Конторщик на секунду замялся, умильно заглядывая под шляпку и ощупывая ласковым взглядом ее лицо, и с благоговением завел:
– Изволите видеть, Ольга Павловна, сижу дожидаюсь, когда студента Жилина выпроводят. А там пойду в лабаз.
– Здравствуйте, Алмазов. Кто сейчас в редакции?
– Редакционный совет, правда, не в полном составе. Балтрушайтиса нет, Садовского, Соловьева. Да, и Белого нет. Куда-то на извозчике укатил.
– А Брюсов на месте?
– Валерий Яковлевич пока еще здесь. Но скоро откланяется – он всегда в это время уходит обедать домой, к Иоанне Матвеевне. Остальные собираются отмечать выход нового альманаха. Вот, отрядили меня к Елисееву за мадерой и фруктами. Что-нибудь желаете, кроме мадеры?
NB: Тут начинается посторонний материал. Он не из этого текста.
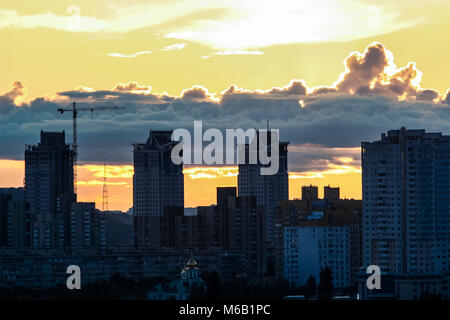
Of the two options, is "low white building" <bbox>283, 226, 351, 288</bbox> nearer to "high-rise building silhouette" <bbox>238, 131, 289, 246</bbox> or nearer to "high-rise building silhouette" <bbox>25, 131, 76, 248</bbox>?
"high-rise building silhouette" <bbox>25, 131, 76, 248</bbox>

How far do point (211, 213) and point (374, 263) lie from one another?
25643mm

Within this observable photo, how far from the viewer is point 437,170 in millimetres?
78562

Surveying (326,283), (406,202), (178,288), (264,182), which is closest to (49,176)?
(264,182)

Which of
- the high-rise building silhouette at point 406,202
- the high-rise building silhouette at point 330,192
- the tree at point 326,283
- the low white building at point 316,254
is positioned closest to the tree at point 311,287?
the tree at point 326,283

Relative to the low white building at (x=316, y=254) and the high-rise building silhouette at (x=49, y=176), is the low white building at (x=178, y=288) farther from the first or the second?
the high-rise building silhouette at (x=49, y=176)

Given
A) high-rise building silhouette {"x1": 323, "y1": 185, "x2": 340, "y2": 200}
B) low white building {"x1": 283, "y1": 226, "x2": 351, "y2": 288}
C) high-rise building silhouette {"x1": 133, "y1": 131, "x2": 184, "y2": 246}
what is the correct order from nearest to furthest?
low white building {"x1": 283, "y1": 226, "x2": 351, "y2": 288} → high-rise building silhouette {"x1": 323, "y1": 185, "x2": 340, "y2": 200} → high-rise building silhouette {"x1": 133, "y1": 131, "x2": 184, "y2": 246}

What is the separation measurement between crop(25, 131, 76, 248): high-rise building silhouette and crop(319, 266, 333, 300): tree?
126 ft

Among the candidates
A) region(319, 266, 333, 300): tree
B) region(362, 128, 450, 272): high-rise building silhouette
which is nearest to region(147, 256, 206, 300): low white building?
region(319, 266, 333, 300): tree

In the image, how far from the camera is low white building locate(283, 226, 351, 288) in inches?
3214

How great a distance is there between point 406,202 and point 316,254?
8937 millimetres

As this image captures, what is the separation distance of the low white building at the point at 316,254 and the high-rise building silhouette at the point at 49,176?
1246 inches

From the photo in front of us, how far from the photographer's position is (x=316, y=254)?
275ft
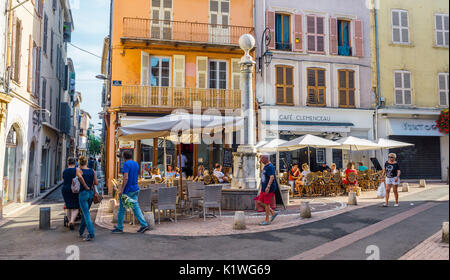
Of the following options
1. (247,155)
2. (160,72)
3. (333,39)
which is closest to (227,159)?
(247,155)

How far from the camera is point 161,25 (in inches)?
686

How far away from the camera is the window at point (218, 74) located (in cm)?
1806

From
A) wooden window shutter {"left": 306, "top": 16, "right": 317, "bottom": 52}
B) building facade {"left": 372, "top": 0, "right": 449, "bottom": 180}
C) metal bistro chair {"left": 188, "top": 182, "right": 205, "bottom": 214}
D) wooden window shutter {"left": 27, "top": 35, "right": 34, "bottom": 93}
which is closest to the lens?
metal bistro chair {"left": 188, "top": 182, "right": 205, "bottom": 214}

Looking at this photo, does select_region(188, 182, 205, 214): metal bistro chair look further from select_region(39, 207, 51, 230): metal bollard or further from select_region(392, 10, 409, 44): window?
select_region(392, 10, 409, 44): window

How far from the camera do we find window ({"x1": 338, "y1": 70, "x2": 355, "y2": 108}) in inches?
781

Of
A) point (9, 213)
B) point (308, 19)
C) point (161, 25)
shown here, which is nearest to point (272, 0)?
point (308, 19)

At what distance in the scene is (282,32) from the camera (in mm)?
19438

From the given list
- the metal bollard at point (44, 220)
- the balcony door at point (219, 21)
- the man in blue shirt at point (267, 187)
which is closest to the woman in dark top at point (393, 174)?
the man in blue shirt at point (267, 187)

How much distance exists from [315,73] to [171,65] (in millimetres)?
8123

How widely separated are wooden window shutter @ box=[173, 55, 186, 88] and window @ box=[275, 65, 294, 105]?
515 cm

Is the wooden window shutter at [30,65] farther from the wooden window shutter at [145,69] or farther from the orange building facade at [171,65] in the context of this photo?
A: the wooden window shutter at [145,69]

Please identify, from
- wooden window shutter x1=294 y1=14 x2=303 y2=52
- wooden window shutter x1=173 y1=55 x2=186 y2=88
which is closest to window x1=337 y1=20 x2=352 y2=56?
wooden window shutter x1=294 y1=14 x2=303 y2=52

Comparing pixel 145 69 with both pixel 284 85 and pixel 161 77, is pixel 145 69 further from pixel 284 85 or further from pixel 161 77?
pixel 284 85
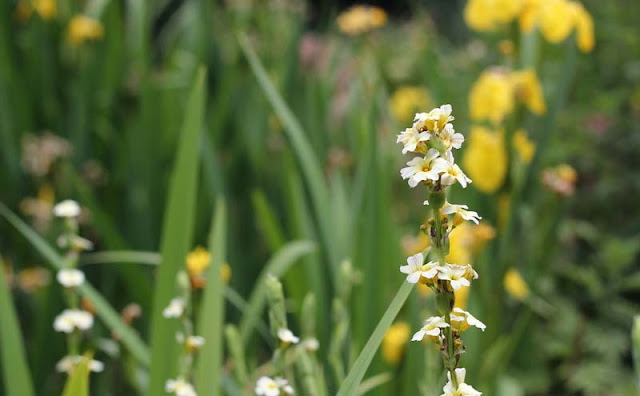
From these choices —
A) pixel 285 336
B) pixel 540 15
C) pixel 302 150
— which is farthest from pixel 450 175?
pixel 540 15

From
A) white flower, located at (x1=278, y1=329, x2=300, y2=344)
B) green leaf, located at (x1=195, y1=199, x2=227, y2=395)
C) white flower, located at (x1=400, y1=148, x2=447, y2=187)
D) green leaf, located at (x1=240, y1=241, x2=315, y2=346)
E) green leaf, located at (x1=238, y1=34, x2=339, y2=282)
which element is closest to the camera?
white flower, located at (x1=400, y1=148, x2=447, y2=187)

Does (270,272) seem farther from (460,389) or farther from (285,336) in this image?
(460,389)

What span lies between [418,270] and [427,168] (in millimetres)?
68

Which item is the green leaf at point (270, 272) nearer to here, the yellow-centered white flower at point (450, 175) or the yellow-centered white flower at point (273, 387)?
the yellow-centered white flower at point (273, 387)

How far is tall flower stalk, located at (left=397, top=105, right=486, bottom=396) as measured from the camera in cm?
52

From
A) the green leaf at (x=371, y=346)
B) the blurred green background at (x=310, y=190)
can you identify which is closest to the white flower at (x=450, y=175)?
the green leaf at (x=371, y=346)

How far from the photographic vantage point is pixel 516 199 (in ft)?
5.02

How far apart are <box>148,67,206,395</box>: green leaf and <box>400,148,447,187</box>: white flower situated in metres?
0.48

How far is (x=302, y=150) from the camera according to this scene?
4.44 ft

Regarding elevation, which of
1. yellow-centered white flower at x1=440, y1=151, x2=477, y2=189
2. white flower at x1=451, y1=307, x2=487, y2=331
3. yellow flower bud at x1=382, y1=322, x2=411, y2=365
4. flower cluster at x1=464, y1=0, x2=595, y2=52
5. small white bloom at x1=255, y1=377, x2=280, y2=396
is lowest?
white flower at x1=451, y1=307, x2=487, y2=331

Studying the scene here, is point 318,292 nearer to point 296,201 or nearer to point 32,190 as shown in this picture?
point 296,201

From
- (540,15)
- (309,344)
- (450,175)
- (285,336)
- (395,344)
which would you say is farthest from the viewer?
(540,15)

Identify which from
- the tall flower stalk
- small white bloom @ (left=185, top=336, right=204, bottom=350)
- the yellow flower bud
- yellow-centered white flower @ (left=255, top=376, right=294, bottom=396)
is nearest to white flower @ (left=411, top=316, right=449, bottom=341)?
the tall flower stalk

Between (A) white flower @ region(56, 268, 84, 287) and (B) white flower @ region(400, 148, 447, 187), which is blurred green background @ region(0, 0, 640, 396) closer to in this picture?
(A) white flower @ region(56, 268, 84, 287)
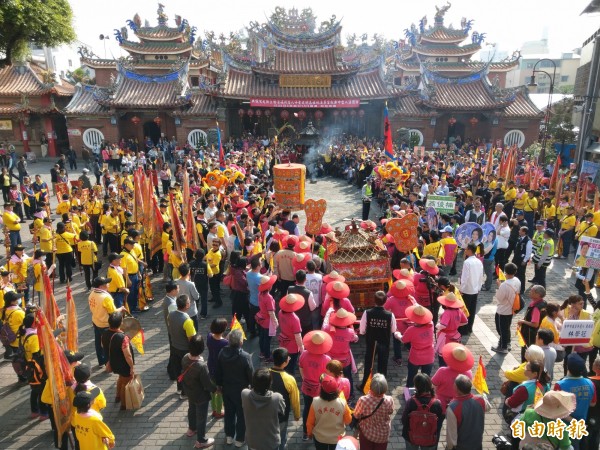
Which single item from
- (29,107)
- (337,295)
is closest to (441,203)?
(337,295)

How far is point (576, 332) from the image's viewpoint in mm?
5340

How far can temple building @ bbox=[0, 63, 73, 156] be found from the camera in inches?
1105

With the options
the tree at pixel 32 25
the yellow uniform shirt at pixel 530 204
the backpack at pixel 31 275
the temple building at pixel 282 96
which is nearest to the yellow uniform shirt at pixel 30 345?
the backpack at pixel 31 275

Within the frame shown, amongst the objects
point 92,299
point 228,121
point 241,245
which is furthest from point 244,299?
point 228,121

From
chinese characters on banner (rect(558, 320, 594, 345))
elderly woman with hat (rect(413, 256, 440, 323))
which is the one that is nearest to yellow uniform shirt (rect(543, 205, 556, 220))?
elderly woman with hat (rect(413, 256, 440, 323))

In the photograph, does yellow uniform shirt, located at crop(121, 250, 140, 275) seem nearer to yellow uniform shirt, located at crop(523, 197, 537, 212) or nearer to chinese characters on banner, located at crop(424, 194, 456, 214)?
chinese characters on banner, located at crop(424, 194, 456, 214)

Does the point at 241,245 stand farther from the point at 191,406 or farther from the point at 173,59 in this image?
the point at 173,59

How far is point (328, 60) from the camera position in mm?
30938

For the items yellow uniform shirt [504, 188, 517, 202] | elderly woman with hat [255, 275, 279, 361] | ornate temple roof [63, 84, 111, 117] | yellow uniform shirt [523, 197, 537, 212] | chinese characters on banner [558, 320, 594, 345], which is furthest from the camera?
ornate temple roof [63, 84, 111, 117]

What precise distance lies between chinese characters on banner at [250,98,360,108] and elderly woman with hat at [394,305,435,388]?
25.2 metres

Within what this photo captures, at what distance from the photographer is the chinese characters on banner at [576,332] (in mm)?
5301

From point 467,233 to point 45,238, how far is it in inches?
380

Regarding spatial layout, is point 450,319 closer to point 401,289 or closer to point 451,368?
point 401,289

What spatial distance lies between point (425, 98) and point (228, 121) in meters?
13.7
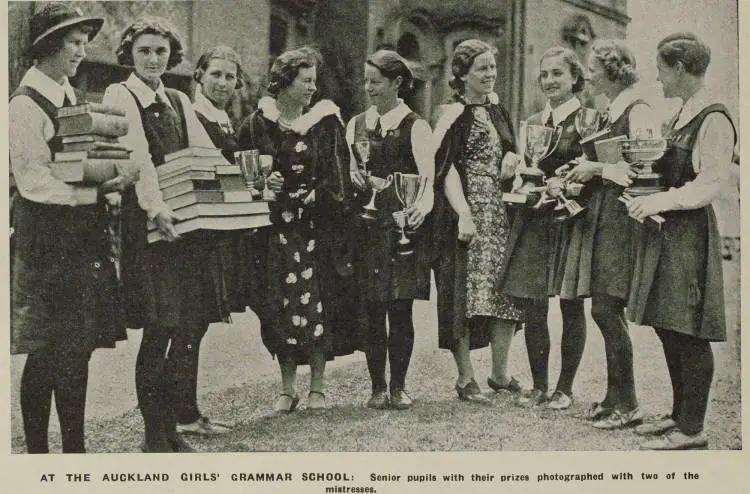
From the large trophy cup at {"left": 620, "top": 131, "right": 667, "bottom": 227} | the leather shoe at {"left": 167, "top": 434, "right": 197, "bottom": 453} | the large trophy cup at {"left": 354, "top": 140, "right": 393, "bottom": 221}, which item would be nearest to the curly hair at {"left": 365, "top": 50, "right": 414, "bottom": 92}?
the large trophy cup at {"left": 354, "top": 140, "right": 393, "bottom": 221}

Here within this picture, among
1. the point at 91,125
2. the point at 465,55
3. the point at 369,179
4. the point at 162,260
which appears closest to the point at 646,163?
the point at 465,55

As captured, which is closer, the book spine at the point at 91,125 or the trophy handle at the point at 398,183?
the book spine at the point at 91,125

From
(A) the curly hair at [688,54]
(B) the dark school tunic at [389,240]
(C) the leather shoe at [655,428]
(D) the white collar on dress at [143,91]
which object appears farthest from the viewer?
(B) the dark school tunic at [389,240]

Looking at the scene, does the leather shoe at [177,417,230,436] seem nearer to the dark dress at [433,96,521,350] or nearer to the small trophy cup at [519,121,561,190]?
the dark dress at [433,96,521,350]

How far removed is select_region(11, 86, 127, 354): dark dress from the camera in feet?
13.4

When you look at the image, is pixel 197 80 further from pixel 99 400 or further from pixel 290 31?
pixel 99 400

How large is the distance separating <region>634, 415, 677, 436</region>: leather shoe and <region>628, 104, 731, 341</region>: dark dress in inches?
18.8

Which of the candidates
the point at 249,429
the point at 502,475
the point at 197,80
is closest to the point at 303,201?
the point at 197,80

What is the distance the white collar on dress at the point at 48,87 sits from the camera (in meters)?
4.11

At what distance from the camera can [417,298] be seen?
4582 millimetres

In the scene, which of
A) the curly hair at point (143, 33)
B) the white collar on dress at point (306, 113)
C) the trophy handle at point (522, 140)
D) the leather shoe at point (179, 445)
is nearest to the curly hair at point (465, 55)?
the trophy handle at point (522, 140)

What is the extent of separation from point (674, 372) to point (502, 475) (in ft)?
2.93

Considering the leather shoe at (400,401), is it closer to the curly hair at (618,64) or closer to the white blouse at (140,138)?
the white blouse at (140,138)

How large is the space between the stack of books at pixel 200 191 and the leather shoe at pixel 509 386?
1.46 meters
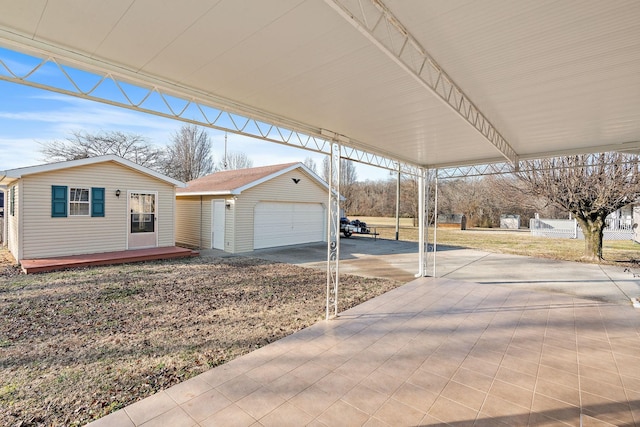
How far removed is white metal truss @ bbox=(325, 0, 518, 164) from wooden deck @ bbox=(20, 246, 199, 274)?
926 cm

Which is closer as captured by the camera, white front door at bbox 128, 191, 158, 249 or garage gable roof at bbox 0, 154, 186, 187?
garage gable roof at bbox 0, 154, 186, 187

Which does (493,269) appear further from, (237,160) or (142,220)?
(237,160)

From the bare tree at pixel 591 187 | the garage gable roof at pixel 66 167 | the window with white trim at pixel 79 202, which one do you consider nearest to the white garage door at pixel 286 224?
the garage gable roof at pixel 66 167

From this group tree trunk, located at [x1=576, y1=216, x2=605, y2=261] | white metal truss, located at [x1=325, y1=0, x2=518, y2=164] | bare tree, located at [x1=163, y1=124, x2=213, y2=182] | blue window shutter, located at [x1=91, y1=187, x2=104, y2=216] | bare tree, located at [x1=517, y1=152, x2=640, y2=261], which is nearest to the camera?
white metal truss, located at [x1=325, y1=0, x2=518, y2=164]

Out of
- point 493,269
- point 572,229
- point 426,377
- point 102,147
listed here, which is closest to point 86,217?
point 426,377

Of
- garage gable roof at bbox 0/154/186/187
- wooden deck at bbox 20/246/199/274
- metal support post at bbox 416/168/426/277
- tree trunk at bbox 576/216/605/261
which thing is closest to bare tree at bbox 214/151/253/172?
garage gable roof at bbox 0/154/186/187

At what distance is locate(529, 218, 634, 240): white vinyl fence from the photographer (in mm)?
16297

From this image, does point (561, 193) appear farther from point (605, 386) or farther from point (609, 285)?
point (605, 386)

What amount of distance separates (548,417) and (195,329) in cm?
403

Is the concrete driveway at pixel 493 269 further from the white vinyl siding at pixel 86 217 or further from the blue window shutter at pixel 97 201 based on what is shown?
the blue window shutter at pixel 97 201

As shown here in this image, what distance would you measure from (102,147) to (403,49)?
2600cm

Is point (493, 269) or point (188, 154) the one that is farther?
point (188, 154)

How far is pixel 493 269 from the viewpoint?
8.80 meters

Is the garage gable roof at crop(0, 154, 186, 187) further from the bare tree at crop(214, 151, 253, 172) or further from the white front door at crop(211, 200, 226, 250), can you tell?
the bare tree at crop(214, 151, 253, 172)
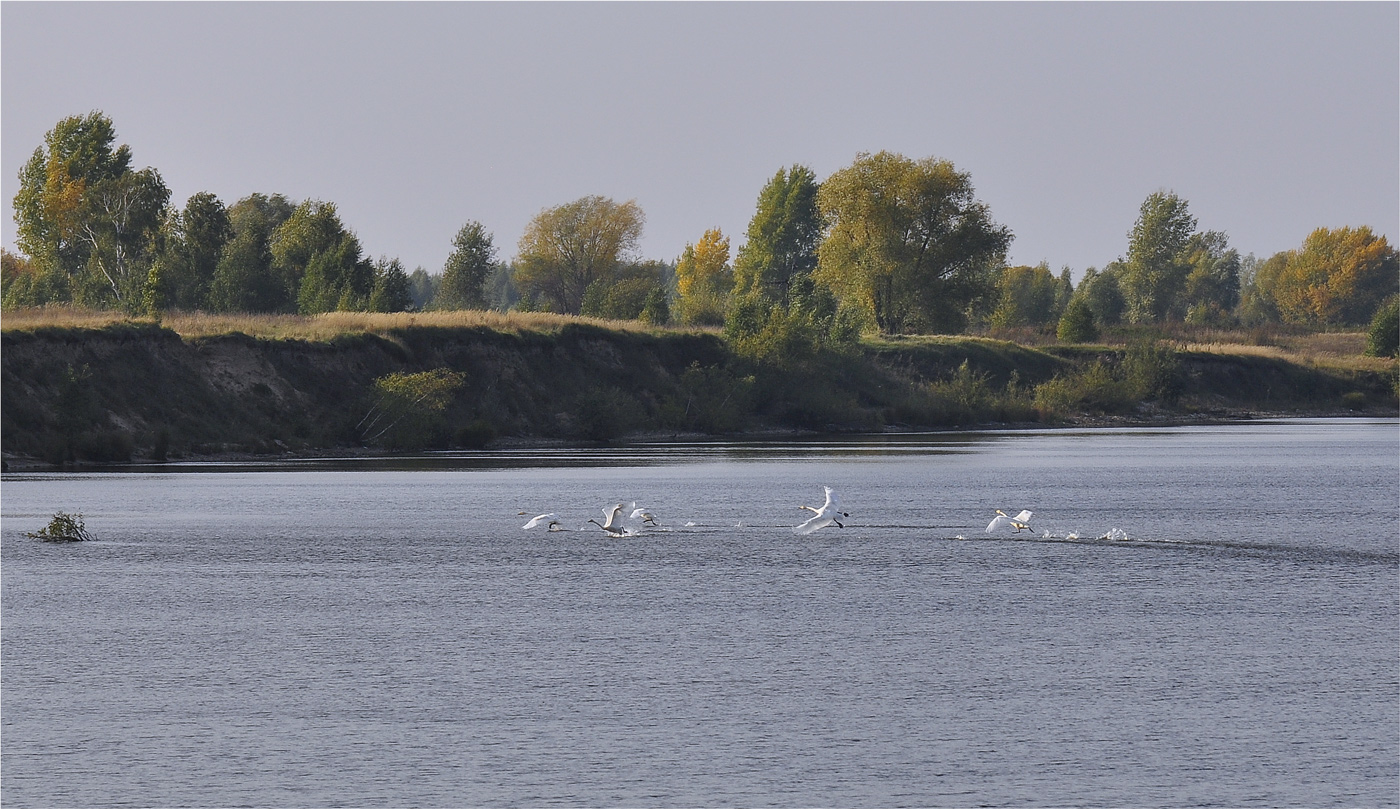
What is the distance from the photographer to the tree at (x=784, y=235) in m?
159

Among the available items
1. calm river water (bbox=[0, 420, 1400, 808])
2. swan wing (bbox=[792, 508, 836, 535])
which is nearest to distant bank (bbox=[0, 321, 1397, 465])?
calm river water (bbox=[0, 420, 1400, 808])

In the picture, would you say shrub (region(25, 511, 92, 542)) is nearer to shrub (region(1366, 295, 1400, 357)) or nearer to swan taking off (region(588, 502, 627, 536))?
swan taking off (region(588, 502, 627, 536))

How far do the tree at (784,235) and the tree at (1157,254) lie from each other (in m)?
42.6

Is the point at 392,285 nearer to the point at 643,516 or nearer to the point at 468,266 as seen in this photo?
the point at 468,266

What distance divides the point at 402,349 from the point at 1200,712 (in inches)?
2506

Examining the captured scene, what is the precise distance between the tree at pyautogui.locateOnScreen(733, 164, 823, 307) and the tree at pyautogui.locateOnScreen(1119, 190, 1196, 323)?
4257 cm

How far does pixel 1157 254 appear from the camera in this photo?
17950 centimetres

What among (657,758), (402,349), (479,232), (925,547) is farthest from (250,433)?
(479,232)

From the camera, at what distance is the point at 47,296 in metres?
108

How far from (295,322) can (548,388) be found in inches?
520

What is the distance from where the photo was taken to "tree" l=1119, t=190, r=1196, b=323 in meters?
178

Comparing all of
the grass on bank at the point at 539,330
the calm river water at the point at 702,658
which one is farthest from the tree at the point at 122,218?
the calm river water at the point at 702,658

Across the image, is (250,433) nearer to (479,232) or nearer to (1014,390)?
(1014,390)

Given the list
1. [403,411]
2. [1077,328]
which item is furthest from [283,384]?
[1077,328]
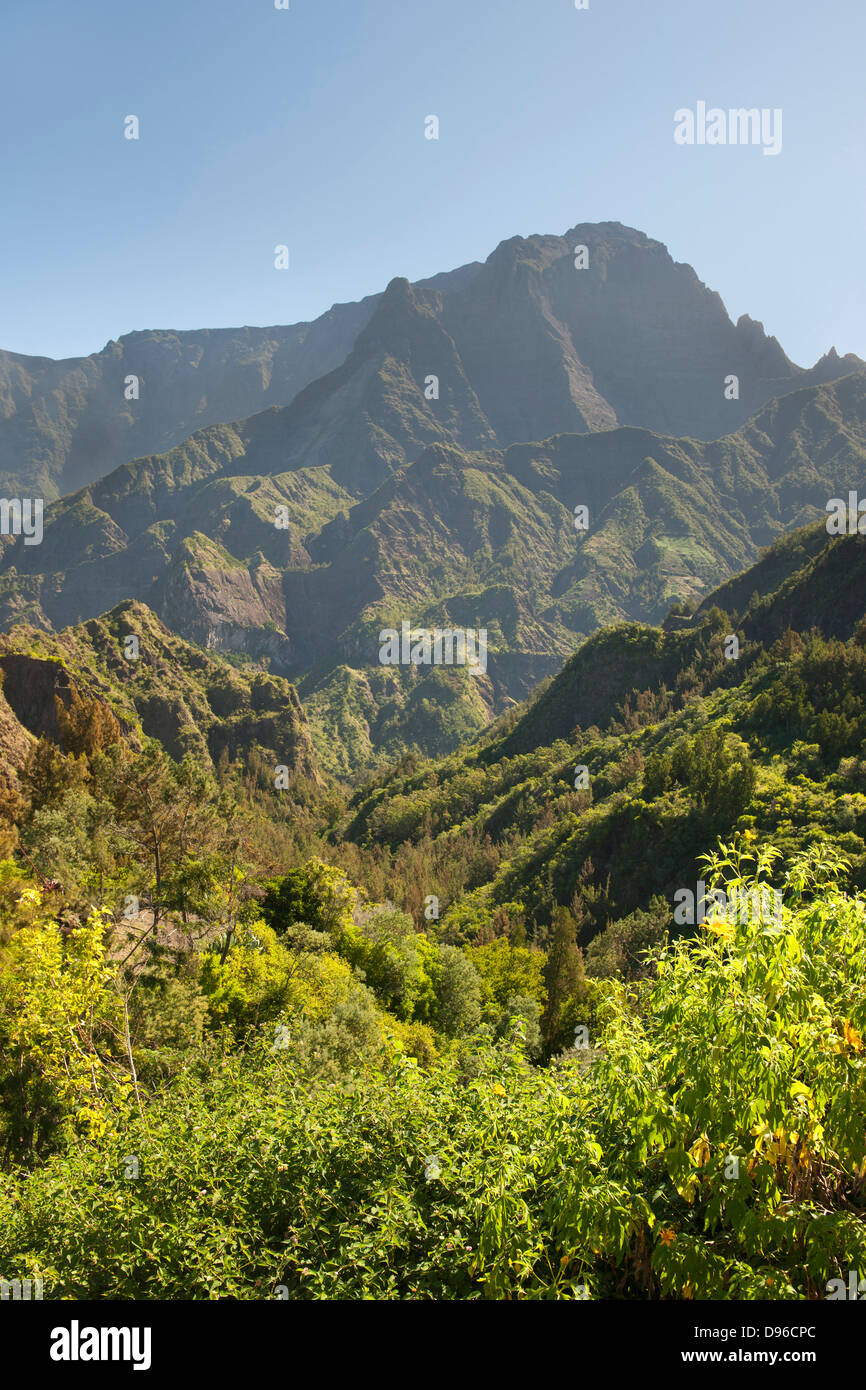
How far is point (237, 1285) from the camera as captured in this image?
884 centimetres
Для вас персонально исполню любой каприз.
– Благодарю вас, Иван Всеволодович, – откликнулась Долли. – Мне ничего не нужно.
– Если мадера не нравится, лично вам могу принести шампанского, – не унимался конторщик.
– Спасибо, это излишне, – с досадой отмахнулась девушка, оставляя на стойке перчатки и зонтик и проскальзывая в комнату, откуда доносились голоса.
Главное помещение издательства являло собой уютно обставленную гостиную, единственная особенность которой заключалась в чрезмерном количестве столов. У длинного общего стола переминался с ноги на ногу постоянный посетитель издательства, поэт-неудачник Жилин, приходивший в «Скорпион», как на работу, в бесплодной попытке пристроить свои творения.
– Да поймите же вы, наконец, – поглаживая острую бородку и меряя шагами комнату, раздраженно говорил смуглый, чернявый, похожий на европеизированного татарина Брюсов. – Вы, Жилин, пишете не стихи, а рифмованную пошлость. Сделайте одолжение, носите их в другие издательства! Забудьте дорогу в «Скорпион»!
Мэтр остановился посредине комнаты и сердито закончил:
– В конце концов, это бессовестно с вашей стороны – воровать чужое время!
«Как есть Червонная Королева», – отметила про себя Долли, с интересом наблюдая за происходящим.
Сотрудники редакции смотрели на начинающего литератора без сожаления. При виде Долли Жилин покраснел, смутился, скомкал фуражку и, нервно дернув щечкой, опрометью выбежал из комнаты. Вслед ему послышались ехидные смешки.
– Ольга Павловна, голубушка, вас, случайно, не зашибли? – не отрываясь от пасьянса, с деланым участием осведомился маленький сухощавый человечек из отдела немецкой поэзии, фамилии которого Долли никак не могла запомнить и называла про себя Безумным Шляпником за пристрастие к высокому цилиндру.
– Госпожа Волынская пришла? – порывисто обернулся Брюсов. – Ольга Павловна, примите мои поздравления!
Шагнув к столу, Брюсов взял толстый альманах и двинулся навстречу Долли, протягивая книгу.
– Откройте на двадцать пятой странице! Откройте-откройте! Видите? Ваши стихи! Рад сообщить, что «Скорпион» готов печатать вас и дальше!
Стоило прозвучать похвале мэтра, как в ту же секунду восстала оппозиция. Осведомленный обо всех делах редакции наилучшим образом, неизменно улыбающийся секретарь Лианопуло выкрикнул от окна:
– Валерий Яковлевич, это уже слишком! Что значит – «и дальше печатать»? «Стихи» – это сколько? Одно стихотворение? Два? Десяток? Имейте в виду, в следующий номер альманаха только одну вещь госпожи Волынской смогу принять!